1. This automatic action is a little twist that is kind of hiding on the camera until you turn to proper setting. You have to go into the Live View settings and be sure you camera is set in movie mode. If it is set in "simulation" mode, ISO reacts automatically when shooting video, even if you have dial on camera set at M.

2. My experience is that you will get a lot of noise using the NTG-2 directly to the camera. I run my NTG-2 and NTG-3 through the Juiced Link CX231 XLR adapter. It has a very clean preamp. You will need to set CX231 at highest Gain level switch, and crank the trim near to the top. On the camera side, you will need to set the sould level at no more than four clicks up from the bottom.

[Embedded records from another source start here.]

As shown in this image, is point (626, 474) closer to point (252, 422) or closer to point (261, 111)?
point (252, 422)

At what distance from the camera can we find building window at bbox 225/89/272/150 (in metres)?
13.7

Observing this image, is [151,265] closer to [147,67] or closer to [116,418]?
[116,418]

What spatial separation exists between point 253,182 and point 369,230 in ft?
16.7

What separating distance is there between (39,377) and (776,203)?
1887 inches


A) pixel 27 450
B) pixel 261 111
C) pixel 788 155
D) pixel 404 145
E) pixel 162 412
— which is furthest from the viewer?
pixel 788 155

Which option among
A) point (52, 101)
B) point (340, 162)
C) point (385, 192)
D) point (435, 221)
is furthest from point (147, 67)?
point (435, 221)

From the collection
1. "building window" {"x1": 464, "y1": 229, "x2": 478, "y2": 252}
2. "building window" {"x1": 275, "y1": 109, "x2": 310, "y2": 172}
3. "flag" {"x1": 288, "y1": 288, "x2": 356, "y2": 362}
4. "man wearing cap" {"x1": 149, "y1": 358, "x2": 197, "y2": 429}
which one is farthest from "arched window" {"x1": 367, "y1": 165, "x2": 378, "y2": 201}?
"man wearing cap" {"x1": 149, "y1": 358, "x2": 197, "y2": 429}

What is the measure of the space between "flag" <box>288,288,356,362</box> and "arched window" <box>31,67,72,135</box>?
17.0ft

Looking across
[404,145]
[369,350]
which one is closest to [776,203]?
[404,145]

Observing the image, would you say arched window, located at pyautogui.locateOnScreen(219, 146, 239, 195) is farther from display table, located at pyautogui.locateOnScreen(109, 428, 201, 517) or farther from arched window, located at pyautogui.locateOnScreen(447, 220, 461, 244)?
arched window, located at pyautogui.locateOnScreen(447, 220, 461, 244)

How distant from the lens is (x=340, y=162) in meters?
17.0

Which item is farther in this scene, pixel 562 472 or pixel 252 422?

3. I use a variable ND filter, almost like an aperature control ring-- like these:

fader ND

I set my shutter speed and aperature as I want, and using my monitor which has exposure adjusting capabiities built in is a thing called false colors, I can adjust the final exposure. You will also be able to do this with Magic Lantern and its zebras, which I believe will be released soon. I have been able to test the beta version of Magic Lantern for 2.04, and can tell you it will be well received, and still be of great benefit, affording more these controls.

Edit:

As far as shooting in a semi auto mode, since I shoot mostly non-auto Nikon and Pentax mount lenses, adapted to the 5D, when I shoot in manual, I can set ISO at Auto, leaving shutter speed and aperature preset, and let the ISO adjust exposure. The camera actually does a decent job of making the change appear seemless. As I recall, I may have set the auto exposure adjustments to take some time to change.